I have often thought that boy, I would really have suffered had I been born in medieval or Roman times because I don't know what I would've done if I didn't work in IT.

I would describe the feeling as guilt, and it took me some time to just accept that things are the way they are.



Ancient Rome is legendary for engineering.

https://en.wikipedia.org/wiki/Roman_engineering

There is this notion I see going around that in the past people survived by being brutish animals and smart people would have died quick. In fact, it's the opposite. We outcompeted other animals because we are NOT like them. Because we engineer. In a hunter gatherer society someone who builds traps, designs better huts or tents, etc could be extremely valuable.
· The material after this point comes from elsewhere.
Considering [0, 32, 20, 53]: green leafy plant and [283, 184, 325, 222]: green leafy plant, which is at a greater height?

Buffet's self-deprecation is admirable but lacks imagination.


What you say is true.

The thing is just that I've been obsessed with computers my whole life and can't imagine myself being, for example, an aqueduct engineer or a blacksmith.

Where Buffet's quote struck a chord is that I'm thankful that society allows me to do what I love, but I should stay mindful that not all people have those opportunities.

I suppose a different way to look at it is that had I lived in a time before computers I wouldn't have known what I was missing out on, so there's that.


I figure without tech, I'd be a monk or clerk.


From what I gather, the actual monk-monks in your average abbey, the ones doing the routine of daily prayers and reading & writing in an established and bookish order, were largely children of aristocrats or otherwise well-off. There were very few of these relative to the total population. The rest of the folks living at an abbey lived some of the routine but were largely excluded from the life of study and learning, instead doing manual labor to keep the place running. They were usually classified as something less than full brothers/sisters. Most weren't literate and there was typically no serious program or intention to make them so.

Yes there were exceptions and various orders work differently, but talking about in general and during times when there were quite a few—though still not that many—full-on monastics sitting around writing commentaries on Augustine and such. Some orders took a work-and-prayer approach for everyone to keep their order afloat, but those generally seem not to have lasted long before morphing into collecting rents and relying on patrons. Turns out it's really hard to have a life of the mind & spirit without a bunch of other people working to support you—if you're doing the necessary work yourself, it's all you have time for, meanwhile a competing order nearby's adding a wing to their abbey with the money they're collecting from a share of a mill, rents on three commercial properties in town, and 30 acres of land worked by peasants, their wine cellar is full, and their abbot has significant influence in the court of the Duke. So. Maybe that seems like a better idea.